Can you return, word for word, the part of the gar-fishing thread between "## percidaeben (Jan" and "in fresh water.", inclusive?

### Source extract:
=-=-=

# I want to catch a gar.



## Ir0nMan (Mar 4, 2018)

Any suggestions how? Never caught one before.


----------



## percidaeben (Jan 15, 2010)

We all do. Ha! There is a ton of them in Hoover. I would check it out about the same time as the crappie spawning up in the northern end. The gar will be there spawning also.


----------



## All Eyes (Jul 28, 2004)

There are a couple of interesting rigs for gar. Their snout is all bone and very hard to get a hook set on. An old man once showed me how to use a piece of nylon rope tied to the hook. Their teeth get locked into it and don't let go. I've seen cotton balls used and other methods as well. In my younger days we would catch them by the dozens in Devola, which is a roller dam lock on the Muskingum River. They would get thick as thieves down there and steal bait in a blink. They have to be the fastest swimming fish in fresh water.


----------



## Fishingisfun (Jul 19, 2012)

I have had gar grab my crappie jig a few times. I don't think they are picky on what they try to eat. The problem is hooking one when I set the hook the lure just slips out of their mouth. I'm told the mouth is really hard to hook. I was told an old timer trick is to wad up an old piece of nylon hose on the top of the hook throw it to the gar and let it take it the hose catches in their teeth and they can't spit the hook. It sounded a little like snipe hunting but I can't say either way.


----------



## Farmhand (Jul 11, 2011)

6” piece of bailing twine tied to a swivel


----------



## tvfisherman (Apr 16, 2004)

I did manage one at Hoover a few years back casting a crank bait. I don't believe I had a good hook set on him but after he hit he managed to roll a few times and by the time I got him in the net my line had basically hog tied his snout. While the back treble was in his mouth it took nothing to get the hook out. The trick was unwinding the line from his face. Also had one take a shot at a little Rapala once. He actually snapped the back end off of it.


----------



## Tastefishy (Jan 5, 2016)

=-=-=

### Data records:
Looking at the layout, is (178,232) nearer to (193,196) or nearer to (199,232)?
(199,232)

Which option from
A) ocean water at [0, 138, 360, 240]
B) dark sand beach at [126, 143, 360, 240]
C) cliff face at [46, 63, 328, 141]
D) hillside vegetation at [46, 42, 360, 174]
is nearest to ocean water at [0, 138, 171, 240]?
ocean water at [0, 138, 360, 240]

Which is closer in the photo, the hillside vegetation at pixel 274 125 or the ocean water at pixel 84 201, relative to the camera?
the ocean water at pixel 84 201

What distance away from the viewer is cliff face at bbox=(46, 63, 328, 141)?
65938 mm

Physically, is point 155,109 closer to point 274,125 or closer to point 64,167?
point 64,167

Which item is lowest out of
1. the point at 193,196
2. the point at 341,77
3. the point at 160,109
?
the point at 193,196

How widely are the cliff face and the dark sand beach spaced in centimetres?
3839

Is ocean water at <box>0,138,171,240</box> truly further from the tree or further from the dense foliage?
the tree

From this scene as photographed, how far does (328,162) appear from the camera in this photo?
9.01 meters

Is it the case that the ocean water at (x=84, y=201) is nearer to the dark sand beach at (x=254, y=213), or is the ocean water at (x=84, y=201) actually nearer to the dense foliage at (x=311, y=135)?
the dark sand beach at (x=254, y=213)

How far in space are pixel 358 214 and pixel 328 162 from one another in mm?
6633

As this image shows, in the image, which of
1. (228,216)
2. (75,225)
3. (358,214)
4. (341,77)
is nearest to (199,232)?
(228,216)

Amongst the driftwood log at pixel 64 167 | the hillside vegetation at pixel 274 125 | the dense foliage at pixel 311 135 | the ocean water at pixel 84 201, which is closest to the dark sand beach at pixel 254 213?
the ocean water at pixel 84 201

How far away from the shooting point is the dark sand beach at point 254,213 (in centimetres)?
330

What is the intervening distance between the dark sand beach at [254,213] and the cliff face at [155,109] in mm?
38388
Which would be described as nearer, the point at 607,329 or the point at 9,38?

=-=-=

### Complete answer:
## percidaeben (Jan 15, 2010)

We all do. Ha! There is a ton of them in Hoover. I would check it out about the same time as the crappie spawning up in the northern end. The gar will be there spawning also.


----------



## All Eyes (Jul 28, 2004)

There are a couple of interesting rigs for gar. Their snout is all bone and very hard to get a hook set on. An old man once showed me how to use a piece of nylon rope tied to the hook. Their teeth get locked into it and don't let go. I've seen cotton balls used and other methods as well. In my younger days we would catch them by the dozens in Devola, which is a roller dam lock on the Muskingum River. They would get thick as thieves down there and steal bait in a blink. They have to be the fastest swimming fish in fresh water.